Open Library of Humanities (Sep 2017)
Belaboring the Maritime Novel: The Nigger of the ‘Narcissus’, Sea Fiction, and Constituent Power
Abstract
In this article, I argue that Joseph Conrad’s revision of popular maritime fiction in The Nigger of the ‘Narcissus’ (1897) stages the anachronistic nature of romantic adventure in modernity in order to recuperate its own recognition of the revolutionary capacity of the body and collective labor. Throughout his work, Conrad participates in a range of popular genres, often engaging with, and drawing on, multiple genres in the space of a single novel.

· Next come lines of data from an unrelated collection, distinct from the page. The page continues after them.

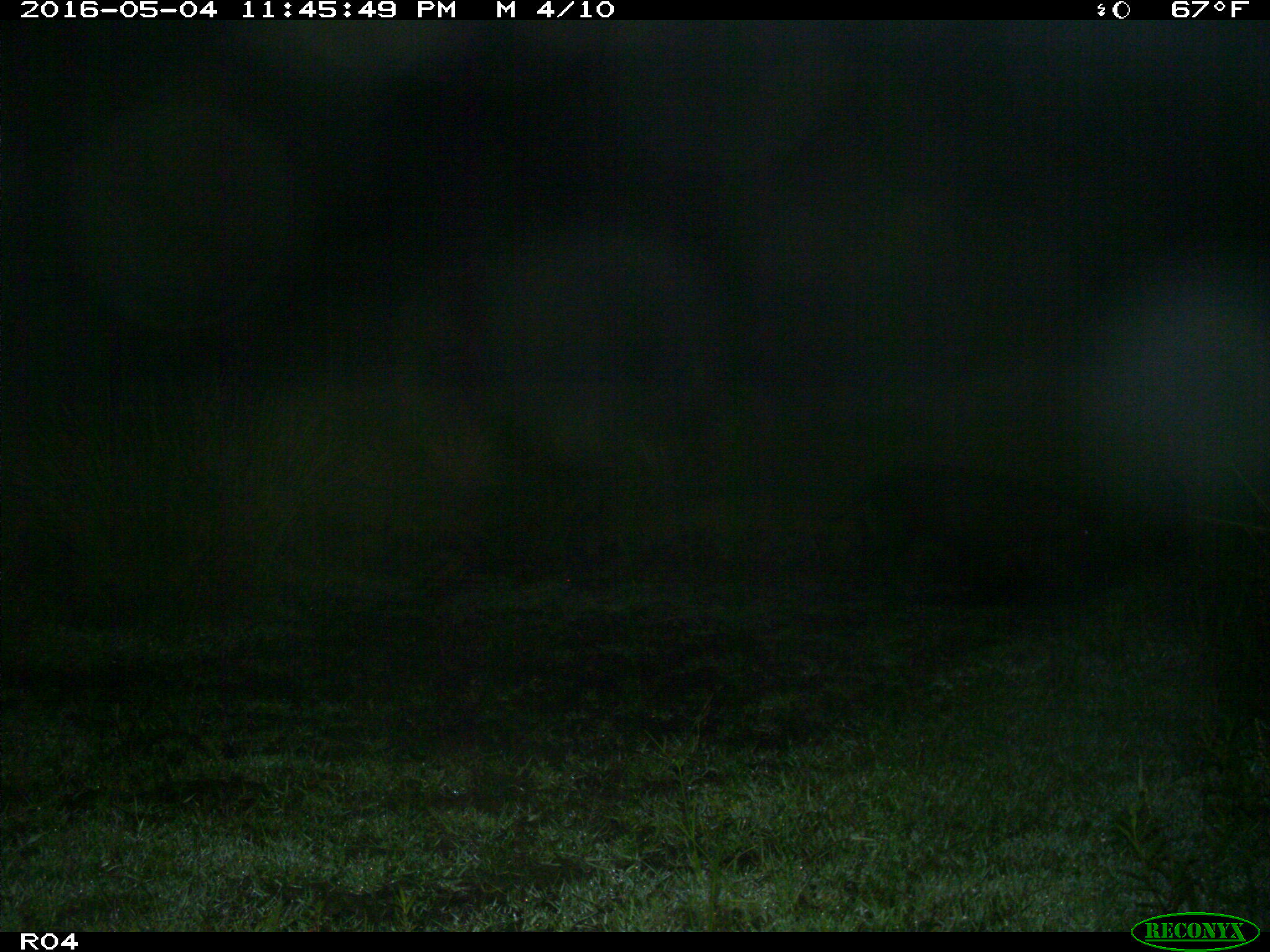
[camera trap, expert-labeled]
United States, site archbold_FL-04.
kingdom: Animalia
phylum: Chordata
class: Mammalia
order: Artiodactyla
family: Suidae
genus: Sus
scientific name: Sus scrofa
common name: wild boar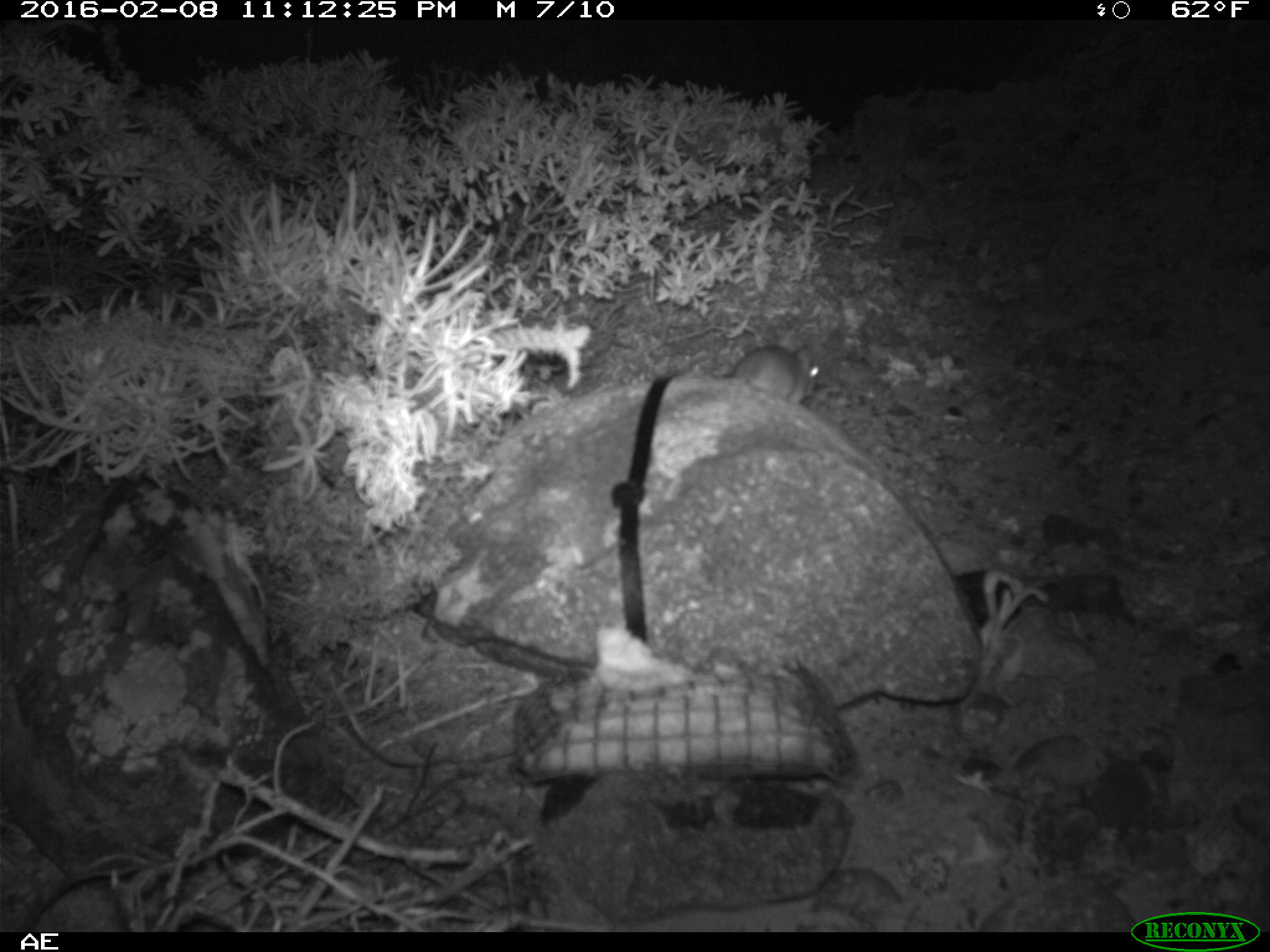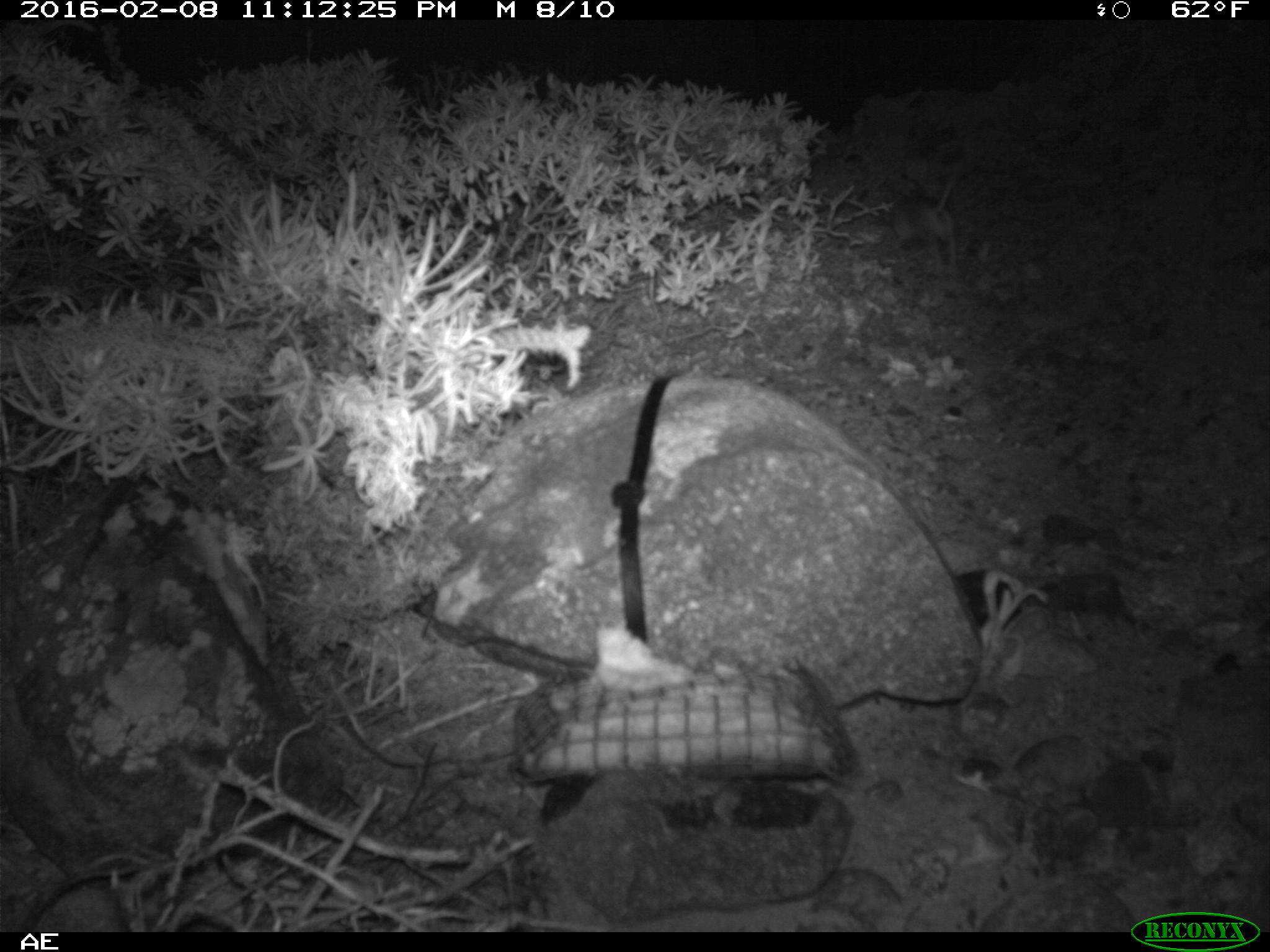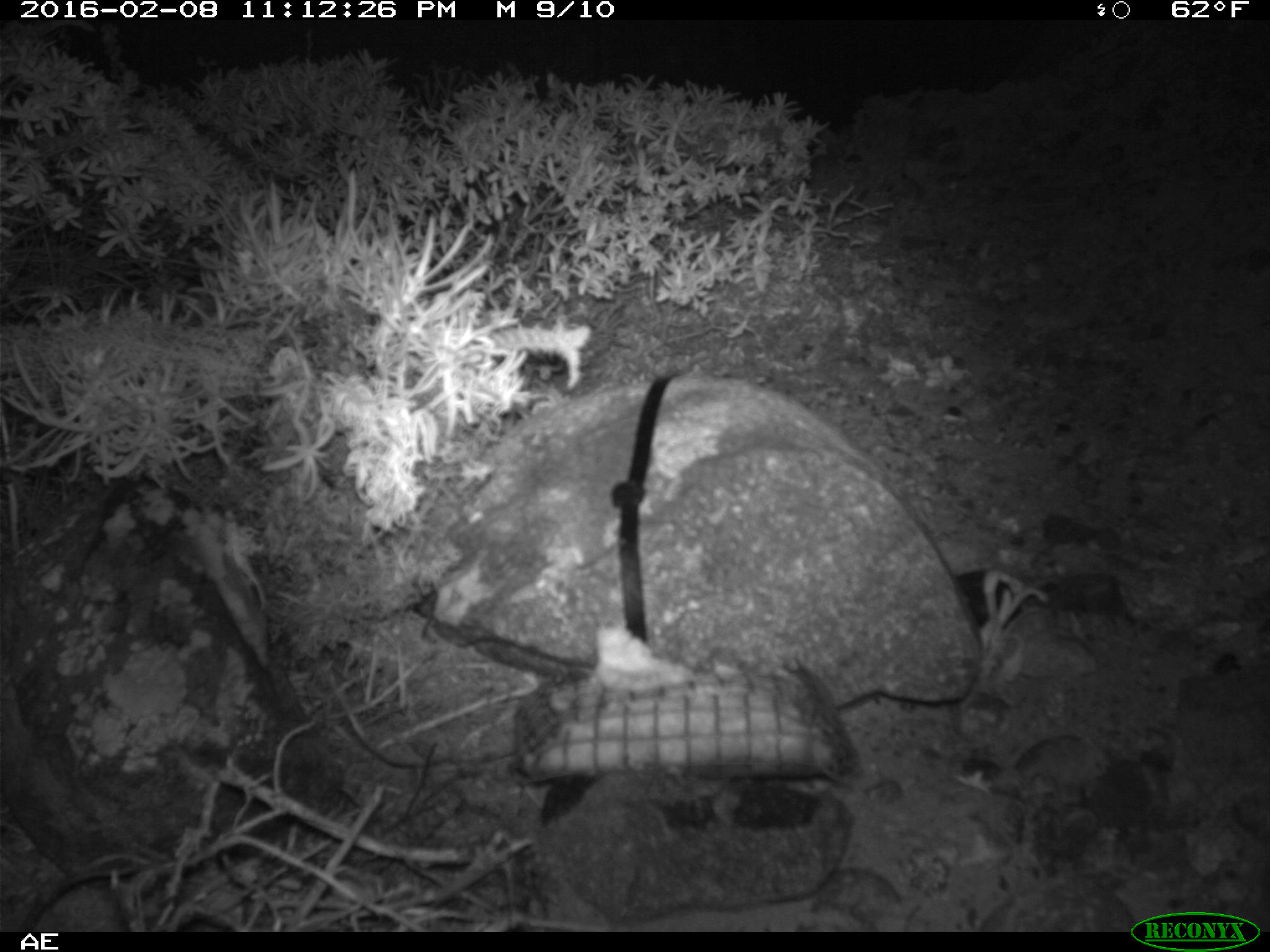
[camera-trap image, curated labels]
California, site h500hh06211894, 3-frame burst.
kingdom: Animalia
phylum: Chordata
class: Mammalia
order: Rodentia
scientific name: Rodentia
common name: rodent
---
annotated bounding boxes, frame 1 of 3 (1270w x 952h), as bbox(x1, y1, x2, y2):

His formal flexibility at least partially accounts for his complex critical legacy as a writer who exposes the imperialist ideology in which he participates. The Nigger of the ‘Narcissus’, however, demands that we partially amend our notion of Conrad’s deconstructive aesthetic. This approach helps to clarify how the novella engages in critical self-reflection as it reveals the fragile constructedness of both genre and history. In adapting the genre of sea fiction, Conrad places pressure on extant tensions within the genre, especially around labor, and nearly renders the romantic adventure untenable. However, this pressure ultimately becomes an adaptive strategy to confront growing anxiety around imperial interdependency, including the rejection of commodified labor. At a moment in imperial history when the recognition of global interdependence and antagonism threatens the ideological, economic, and political underpinnings of imperialism, Conrad adapts the flexibility of sea fiction to confront this mounting pressure on the imperial consciousness and thus to reconstruct a more flexible representation of imperial relations.